I'm the new superficial.com

I know all you mongoloids come to me for your entertainment news and I have two new pieces of hot gossip.

Word is that Ice Cube will play B.A. Baracus in the upcoming A Team movie. Fuck that. It is Mr. T or nothing. If you are going to get an Ice rapper at least get Ice T for obvious reasons.

Panic! at the Disco is dropping the exclamation point to become Panic at the Disco. To show my support I was going to petition the Pope to get rid of all exclamation points everywhere but then I realized Panic!@the Disco are no talent baby rapists, so I think we should add more exclamation points to everything! Including the Bible! Take this excerpt from Jude's book.

"For certain men have crept in unnoticed, who long ago were marked out for this condemnation, ungodly men, who turn the grace of our God into lewdness and deny the only Lord God and our Lord Jesus Christ."

Pretty shitty right? Now check this homefry

"For certain men have crept in unnoticed! who long ago were marked out for this condemnation! ungodly! men, who turn the grace of our God! into lewd!ness and deny the only Lord! God! and our Lord Jesus Christ!"

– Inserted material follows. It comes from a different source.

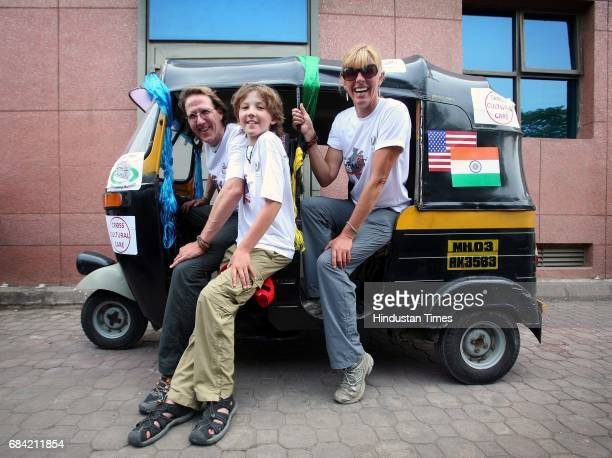 Dr Tim Siladaugh with his kid Rohan and his wife Cat pose for a picture before leaving on road rally along with 6 Indian doctors and 8 American...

Holy shit! That fucking rocked your face off!

2 comments:

Dan Murphy said...

overuse of the exclamation dampens its significance (adapted from a family guy joke). in spanish and some other languages you have to ¡put them in the beginning and end of the phrase! (not the necessarily the sentence, as is a misconception)

Honey Brown said...

That is truly fascinating. I'd be happy to learn that but I hate anything foreign. I only care about the United States of God Bless America and the English language.